- **SHORT PROBLEM 1**: Reproduce the listing below verbatim, starting with the line containing "point at 288,149?" and going on through the end of the listing.

- **QUOTED PASSAGE**:
━━━━━━━━━━

Clinton Native Captain Royce Williams Recognized at California USS Midway Museum

Clinton Native Captain Royce Williams Recognized at California USS Midway Museum

Used with permission from The Northern Star Weekly Newspaper, 
Clinton, MN

Captain E. Royce Williams, USN, Retired, a native of Clinton, MN, was recently honored for his heroic actions during the Korean War.  A replica of the F9F Panther sits in a display at the USS Midway Museum and they dedicated the cockpit to: “CAPT Royce Williams, Korean War and 4 MiG kills” painted at the side.  Royce gave a private presentation to the Docents on the USS Midway and followed with a question and answer session.  They presented him with a certificate and a model airplane. Docent Council Vice Chair Sam Armsdoff, stated, “Trust me when I say that all of us on the USS Midway Museum are deeply appreciative of Royce’s distinguished Naval Service and were ecstatic to help publicize that to our guests!  Recognizing Royce’s accomplishments and organizing the tribute to him was a collaborative effort.” The docents are museum guides and volunteers.  

The USS Midway docent council vice chair, Sam Arnsdorff made the initial suggestion to have CAPT E. Royce Williams speak at the docents monthly training forum.  Docent John Frugoni became the conduit to reach out to CJ Machado, the Producer of the short film, “Forgotten Hero” and subsequently Royce.  Docent Bob Breglio, the training coordinator, was pivotal in setting up the training schedule to accommodate Royce and promoting it within the ship. The certificate was brought to the President and CEO of the USS Midway Museum Rear Admiral Mac McLaughlin, to get it blessed and signed.  

The certificate read: “CAPT E. Royce Williams, USN (Ret.)    In recognition and deep appreciation for your dedicated and faithful service to our country.  You displayed honor in remaining silent over your harrowing combat action over North Korea, courage in the face of overwhelming odds, and a lifelong commitment to the United States Naval Service.  These attributes epitomize the Navy credo and reflect on your distinguished service.  YOU WILL NEVER BE FORGOTTEN”  “CAPT Royce Williams–Your honor and courage and commitment to the United States Navy will NEVER BE FORGOTTEN”            -CV-41 USS Midway Docents  

It was Admiral Mac’s idea to place the tribute to Royce on their display Panther on deck. C.J. Machado, a photo-journalist, who writes for the Homeland Magazine, continues her activities in support of Williams and all veterans and was involved in this recognition, as well.  The USS Midway was the carrier that the film “Forgotten Hero” was filmed.  Royce  served in Korea from 1952-53 (70 missions) and Vietnam from 1965-67 (110 missions).  His Korean missions were kept “classified” for nearly 50 years.

━━━━━━━━━━

- **RECORD EXTRACTS**:
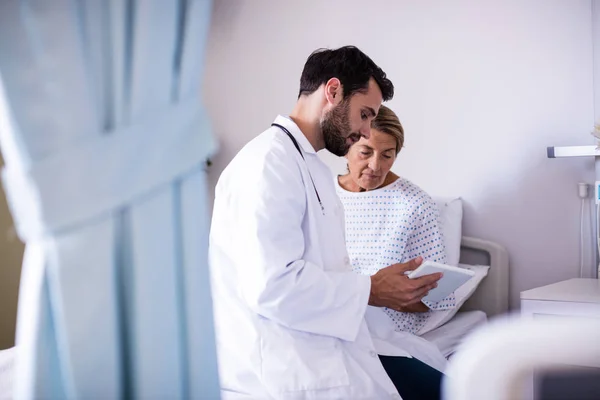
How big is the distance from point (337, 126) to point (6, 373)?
1.05 metres

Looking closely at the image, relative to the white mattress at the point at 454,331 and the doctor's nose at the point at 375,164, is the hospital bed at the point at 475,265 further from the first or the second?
the doctor's nose at the point at 375,164

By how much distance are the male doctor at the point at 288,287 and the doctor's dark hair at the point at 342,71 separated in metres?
0.22

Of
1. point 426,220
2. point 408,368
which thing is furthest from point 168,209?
point 426,220

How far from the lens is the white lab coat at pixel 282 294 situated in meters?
1.19

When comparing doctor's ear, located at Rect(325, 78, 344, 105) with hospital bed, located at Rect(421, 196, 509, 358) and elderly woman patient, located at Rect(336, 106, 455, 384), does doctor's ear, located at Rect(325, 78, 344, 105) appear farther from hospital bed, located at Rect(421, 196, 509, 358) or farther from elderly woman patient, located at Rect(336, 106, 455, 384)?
hospital bed, located at Rect(421, 196, 509, 358)

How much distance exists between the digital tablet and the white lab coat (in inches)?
8.5

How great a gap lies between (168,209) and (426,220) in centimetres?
147

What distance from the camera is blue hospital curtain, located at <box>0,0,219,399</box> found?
1.97 feet

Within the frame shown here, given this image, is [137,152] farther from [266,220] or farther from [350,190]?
[350,190]

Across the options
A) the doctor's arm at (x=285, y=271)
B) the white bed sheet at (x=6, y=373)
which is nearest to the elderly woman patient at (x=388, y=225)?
the doctor's arm at (x=285, y=271)

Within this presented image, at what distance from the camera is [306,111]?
158cm

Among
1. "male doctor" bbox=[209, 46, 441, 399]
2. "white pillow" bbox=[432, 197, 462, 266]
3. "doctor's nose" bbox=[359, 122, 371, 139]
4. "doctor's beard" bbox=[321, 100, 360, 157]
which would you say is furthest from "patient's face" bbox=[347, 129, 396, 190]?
"male doctor" bbox=[209, 46, 441, 399]

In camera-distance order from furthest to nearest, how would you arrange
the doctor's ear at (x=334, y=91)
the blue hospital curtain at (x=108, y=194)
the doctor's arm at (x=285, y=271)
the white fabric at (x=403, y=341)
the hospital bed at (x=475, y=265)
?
1. the hospital bed at (x=475, y=265)
2. the white fabric at (x=403, y=341)
3. the doctor's ear at (x=334, y=91)
4. the doctor's arm at (x=285, y=271)
5. the blue hospital curtain at (x=108, y=194)

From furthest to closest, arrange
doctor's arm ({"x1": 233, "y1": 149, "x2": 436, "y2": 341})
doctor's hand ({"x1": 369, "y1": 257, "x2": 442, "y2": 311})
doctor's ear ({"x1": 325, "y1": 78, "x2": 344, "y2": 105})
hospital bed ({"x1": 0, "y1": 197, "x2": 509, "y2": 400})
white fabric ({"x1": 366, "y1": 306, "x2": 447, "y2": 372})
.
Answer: hospital bed ({"x1": 0, "y1": 197, "x2": 509, "y2": 400})
white fabric ({"x1": 366, "y1": 306, "x2": 447, "y2": 372})
doctor's ear ({"x1": 325, "y1": 78, "x2": 344, "y2": 105})
doctor's hand ({"x1": 369, "y1": 257, "x2": 442, "y2": 311})
doctor's arm ({"x1": 233, "y1": 149, "x2": 436, "y2": 341})
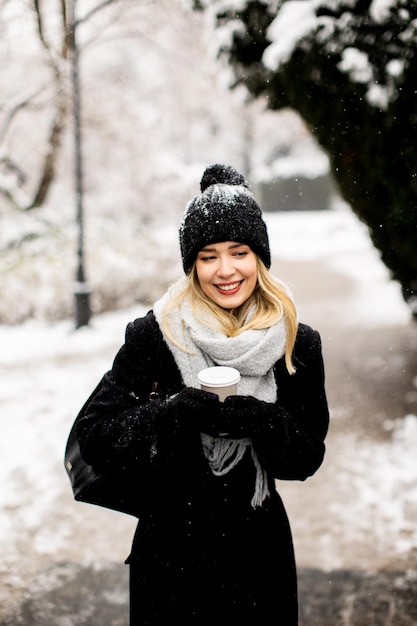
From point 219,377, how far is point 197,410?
11cm

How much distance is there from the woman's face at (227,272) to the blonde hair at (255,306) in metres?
0.03

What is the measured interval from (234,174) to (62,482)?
349cm

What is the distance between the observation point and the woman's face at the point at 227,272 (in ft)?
5.72

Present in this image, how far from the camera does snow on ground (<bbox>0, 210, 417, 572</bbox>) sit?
3.97 m

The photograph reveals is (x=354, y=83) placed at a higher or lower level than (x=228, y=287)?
higher

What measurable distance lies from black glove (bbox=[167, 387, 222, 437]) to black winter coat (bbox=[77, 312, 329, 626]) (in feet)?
0.53

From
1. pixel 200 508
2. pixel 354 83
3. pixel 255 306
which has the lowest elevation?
pixel 200 508

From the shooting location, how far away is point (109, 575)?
3.35 meters

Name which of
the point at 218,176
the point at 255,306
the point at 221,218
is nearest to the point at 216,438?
the point at 255,306

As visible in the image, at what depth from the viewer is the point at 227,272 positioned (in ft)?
5.64

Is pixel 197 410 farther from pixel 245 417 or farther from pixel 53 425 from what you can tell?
pixel 53 425

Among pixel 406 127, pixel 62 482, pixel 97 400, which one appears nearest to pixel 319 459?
pixel 97 400

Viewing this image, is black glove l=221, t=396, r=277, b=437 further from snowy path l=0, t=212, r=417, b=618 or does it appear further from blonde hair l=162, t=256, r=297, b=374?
snowy path l=0, t=212, r=417, b=618

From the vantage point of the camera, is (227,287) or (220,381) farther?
(227,287)
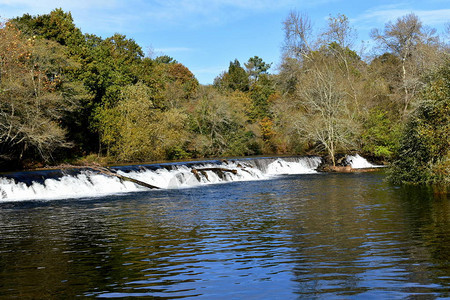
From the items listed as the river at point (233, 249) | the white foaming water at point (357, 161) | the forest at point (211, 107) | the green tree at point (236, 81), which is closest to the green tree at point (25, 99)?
the forest at point (211, 107)

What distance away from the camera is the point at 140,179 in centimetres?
2702

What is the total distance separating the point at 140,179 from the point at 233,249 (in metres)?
18.5

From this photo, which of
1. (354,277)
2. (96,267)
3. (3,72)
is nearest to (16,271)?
(96,267)

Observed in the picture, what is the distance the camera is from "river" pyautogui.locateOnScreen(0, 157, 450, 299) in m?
6.52

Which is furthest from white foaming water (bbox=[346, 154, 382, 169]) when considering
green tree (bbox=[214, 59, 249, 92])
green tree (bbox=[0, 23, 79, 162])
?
green tree (bbox=[214, 59, 249, 92])

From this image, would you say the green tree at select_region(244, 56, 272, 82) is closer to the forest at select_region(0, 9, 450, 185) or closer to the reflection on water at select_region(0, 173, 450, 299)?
the forest at select_region(0, 9, 450, 185)

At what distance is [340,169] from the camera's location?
3662cm

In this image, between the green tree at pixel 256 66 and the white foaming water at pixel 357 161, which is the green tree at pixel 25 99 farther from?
the green tree at pixel 256 66

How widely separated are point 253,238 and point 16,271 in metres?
5.23

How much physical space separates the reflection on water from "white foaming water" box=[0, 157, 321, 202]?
497cm

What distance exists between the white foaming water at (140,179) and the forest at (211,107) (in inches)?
239

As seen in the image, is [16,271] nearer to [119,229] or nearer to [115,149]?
[119,229]

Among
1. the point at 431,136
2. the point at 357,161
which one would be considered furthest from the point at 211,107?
the point at 431,136

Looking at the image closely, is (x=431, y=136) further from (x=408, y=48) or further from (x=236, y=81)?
(x=236, y=81)
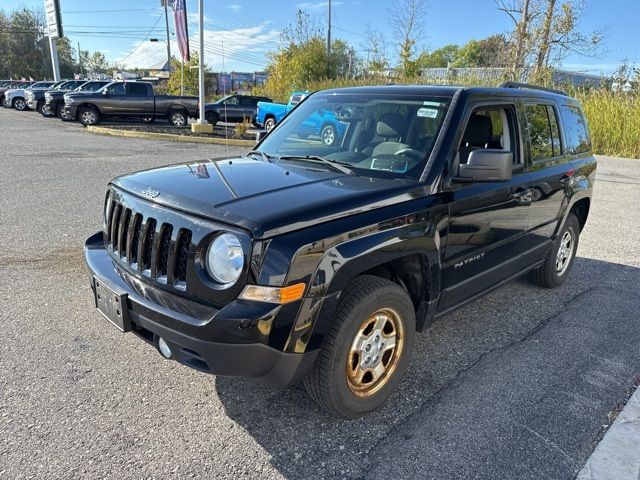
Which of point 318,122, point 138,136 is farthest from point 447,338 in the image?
point 138,136

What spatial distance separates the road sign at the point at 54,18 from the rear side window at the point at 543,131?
103 feet

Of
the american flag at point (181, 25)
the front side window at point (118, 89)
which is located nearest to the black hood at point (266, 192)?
the american flag at point (181, 25)

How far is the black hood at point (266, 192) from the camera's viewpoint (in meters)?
2.34

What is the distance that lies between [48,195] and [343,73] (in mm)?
30288

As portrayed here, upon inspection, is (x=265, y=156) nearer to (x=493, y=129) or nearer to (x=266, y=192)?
(x=266, y=192)

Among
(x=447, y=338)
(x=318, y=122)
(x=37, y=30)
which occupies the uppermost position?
(x=37, y=30)

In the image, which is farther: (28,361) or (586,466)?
(28,361)

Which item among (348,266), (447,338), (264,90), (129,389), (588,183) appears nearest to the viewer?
(348,266)

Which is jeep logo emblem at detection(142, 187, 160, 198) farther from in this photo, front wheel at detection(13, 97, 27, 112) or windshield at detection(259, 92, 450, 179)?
front wheel at detection(13, 97, 27, 112)

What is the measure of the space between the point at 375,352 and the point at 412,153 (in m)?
1.32

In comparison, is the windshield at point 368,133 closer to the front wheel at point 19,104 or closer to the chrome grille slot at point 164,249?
the chrome grille slot at point 164,249

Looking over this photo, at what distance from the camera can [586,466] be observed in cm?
252

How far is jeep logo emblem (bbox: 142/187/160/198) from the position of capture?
2701mm

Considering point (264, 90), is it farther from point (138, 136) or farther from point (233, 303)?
point (233, 303)
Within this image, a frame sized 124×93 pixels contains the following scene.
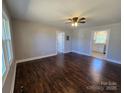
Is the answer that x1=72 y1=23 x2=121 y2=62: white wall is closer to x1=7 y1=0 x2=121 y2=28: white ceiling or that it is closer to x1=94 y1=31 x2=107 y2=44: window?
x1=94 y1=31 x2=107 y2=44: window

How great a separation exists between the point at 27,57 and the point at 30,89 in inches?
112

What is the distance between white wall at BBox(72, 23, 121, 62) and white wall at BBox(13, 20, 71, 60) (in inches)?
90.8

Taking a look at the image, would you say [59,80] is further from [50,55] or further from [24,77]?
[50,55]

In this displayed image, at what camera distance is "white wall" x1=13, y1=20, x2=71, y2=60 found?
423 centimetres

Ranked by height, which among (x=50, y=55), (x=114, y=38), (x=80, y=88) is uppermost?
(x=114, y=38)

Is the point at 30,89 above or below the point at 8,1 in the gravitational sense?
below

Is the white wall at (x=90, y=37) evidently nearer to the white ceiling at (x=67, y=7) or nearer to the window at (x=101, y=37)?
the window at (x=101, y=37)

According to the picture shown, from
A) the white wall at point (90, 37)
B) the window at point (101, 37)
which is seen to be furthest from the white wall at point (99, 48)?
the white wall at point (90, 37)

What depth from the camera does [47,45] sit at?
5609mm

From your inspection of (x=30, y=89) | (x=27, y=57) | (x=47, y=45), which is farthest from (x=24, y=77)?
(x=47, y=45)

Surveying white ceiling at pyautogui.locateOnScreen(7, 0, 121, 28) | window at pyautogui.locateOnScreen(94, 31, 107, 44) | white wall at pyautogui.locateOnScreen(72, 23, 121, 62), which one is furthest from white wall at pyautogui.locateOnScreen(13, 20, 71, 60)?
window at pyautogui.locateOnScreen(94, 31, 107, 44)

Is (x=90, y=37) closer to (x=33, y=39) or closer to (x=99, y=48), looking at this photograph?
(x=99, y=48)

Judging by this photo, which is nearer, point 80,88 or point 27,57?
point 80,88

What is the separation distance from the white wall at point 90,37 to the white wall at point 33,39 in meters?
2.31
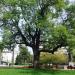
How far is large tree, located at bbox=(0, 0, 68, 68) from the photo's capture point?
36.1 m

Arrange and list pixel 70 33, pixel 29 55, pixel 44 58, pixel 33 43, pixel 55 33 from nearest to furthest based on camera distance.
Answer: pixel 55 33, pixel 70 33, pixel 33 43, pixel 44 58, pixel 29 55

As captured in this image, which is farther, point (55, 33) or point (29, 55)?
point (29, 55)

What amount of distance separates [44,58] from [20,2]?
32208 millimetres

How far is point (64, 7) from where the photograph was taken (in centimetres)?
3862

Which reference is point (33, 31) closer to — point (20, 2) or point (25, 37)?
point (25, 37)

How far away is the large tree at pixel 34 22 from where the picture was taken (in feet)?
118

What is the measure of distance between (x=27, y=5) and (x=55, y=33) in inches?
204

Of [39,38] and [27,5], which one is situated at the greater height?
[27,5]

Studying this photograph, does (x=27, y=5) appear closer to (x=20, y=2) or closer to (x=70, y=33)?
(x=20, y=2)

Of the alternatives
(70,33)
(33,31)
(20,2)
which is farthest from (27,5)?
(70,33)

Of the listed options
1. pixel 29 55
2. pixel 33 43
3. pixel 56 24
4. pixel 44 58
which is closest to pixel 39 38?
pixel 33 43

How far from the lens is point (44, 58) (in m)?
67.8

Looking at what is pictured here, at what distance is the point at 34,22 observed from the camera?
36.5 meters

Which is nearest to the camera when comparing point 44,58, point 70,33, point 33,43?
point 70,33
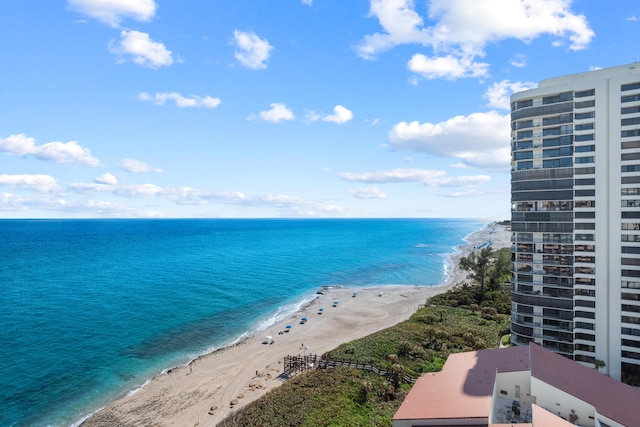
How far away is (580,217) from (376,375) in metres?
30.3

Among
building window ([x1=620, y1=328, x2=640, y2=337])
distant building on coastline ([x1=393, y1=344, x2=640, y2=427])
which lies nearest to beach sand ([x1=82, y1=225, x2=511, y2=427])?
distant building on coastline ([x1=393, y1=344, x2=640, y2=427])

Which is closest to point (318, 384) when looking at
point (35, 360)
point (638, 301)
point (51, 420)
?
point (51, 420)

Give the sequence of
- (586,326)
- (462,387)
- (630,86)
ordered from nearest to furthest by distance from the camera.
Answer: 1. (462,387)
2. (630,86)
3. (586,326)

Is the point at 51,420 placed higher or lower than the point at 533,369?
lower

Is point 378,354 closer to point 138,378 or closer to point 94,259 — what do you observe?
point 138,378

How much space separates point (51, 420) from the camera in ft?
130

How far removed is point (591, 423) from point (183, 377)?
44.9 metres

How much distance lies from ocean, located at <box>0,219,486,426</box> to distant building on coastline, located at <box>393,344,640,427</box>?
122ft

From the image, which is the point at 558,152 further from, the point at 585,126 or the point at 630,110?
the point at 630,110

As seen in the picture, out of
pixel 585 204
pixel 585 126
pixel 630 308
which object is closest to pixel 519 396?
pixel 630 308

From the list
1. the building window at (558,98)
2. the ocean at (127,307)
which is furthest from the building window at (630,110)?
the ocean at (127,307)

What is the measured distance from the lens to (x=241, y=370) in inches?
1977

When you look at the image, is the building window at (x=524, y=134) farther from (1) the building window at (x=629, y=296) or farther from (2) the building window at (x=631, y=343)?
(2) the building window at (x=631, y=343)

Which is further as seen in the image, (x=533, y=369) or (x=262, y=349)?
(x=262, y=349)
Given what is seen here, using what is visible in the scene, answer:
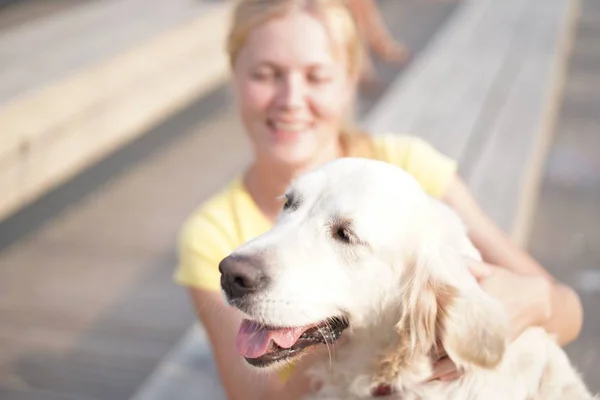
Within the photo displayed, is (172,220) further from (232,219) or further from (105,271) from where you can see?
(232,219)

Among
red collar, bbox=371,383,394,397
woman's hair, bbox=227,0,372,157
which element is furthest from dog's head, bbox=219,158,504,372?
woman's hair, bbox=227,0,372,157

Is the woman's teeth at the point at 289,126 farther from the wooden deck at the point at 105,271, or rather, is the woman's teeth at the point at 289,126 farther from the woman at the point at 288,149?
the wooden deck at the point at 105,271

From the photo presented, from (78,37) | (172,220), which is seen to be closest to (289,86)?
(172,220)

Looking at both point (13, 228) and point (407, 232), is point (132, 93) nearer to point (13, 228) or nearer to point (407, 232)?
point (13, 228)

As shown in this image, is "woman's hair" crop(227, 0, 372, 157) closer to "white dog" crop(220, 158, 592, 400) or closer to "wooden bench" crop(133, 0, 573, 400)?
"white dog" crop(220, 158, 592, 400)

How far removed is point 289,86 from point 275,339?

━━━━━━━━━━

- **SHORT PROBLEM 2**: Write out the passage from the article about Captain Royce Williams, starting with "The USS Midway docent" and going on through "blessed and signed.".

- **COMPLETE ANSWER 1**:
Is the woman's teeth at the point at 289,126 farther from the wooden deck at the point at 105,271, or rather, is the woman's teeth at the point at 289,126 farther from the woman at the point at 288,149?
the wooden deck at the point at 105,271

From the photo presented, from (78,37) | (172,220), which is seen to be closest to (289,86)?
(172,220)

Looking at both point (13, 228) and point (407, 232), is point (132, 93) nearer to point (13, 228) or nearer to point (407, 232)?
point (13, 228)

As shown in this image, is "woman's hair" crop(227, 0, 372, 157) closer to "white dog" crop(220, 158, 592, 400) or closer to "wooden bench" crop(133, 0, 573, 400)?
"white dog" crop(220, 158, 592, 400)

How far removed is point 289,86 from point 275,339?

- **COMPLETE ANSWER 2**:
The USS Midway docent council vice chair, Sam Arnsdorff made the initial suggestion to have CAPT E. Royce Williams speak at the docents monthly training forum.  Docent John Frugoni became the conduit to reach out to CJ Machado, the Producer of the short film, “Forgotten Hero” and subsequently Royce.  Docent Bob Breglio, the training coordinator, was pivotal in setting up the training schedule to accommodate Royce and promoting it within the ship. The certificate was brought to the President and CEO of the USS Midway Museum Rear Admiral Mac McLaughlin, to get it blessed and signed.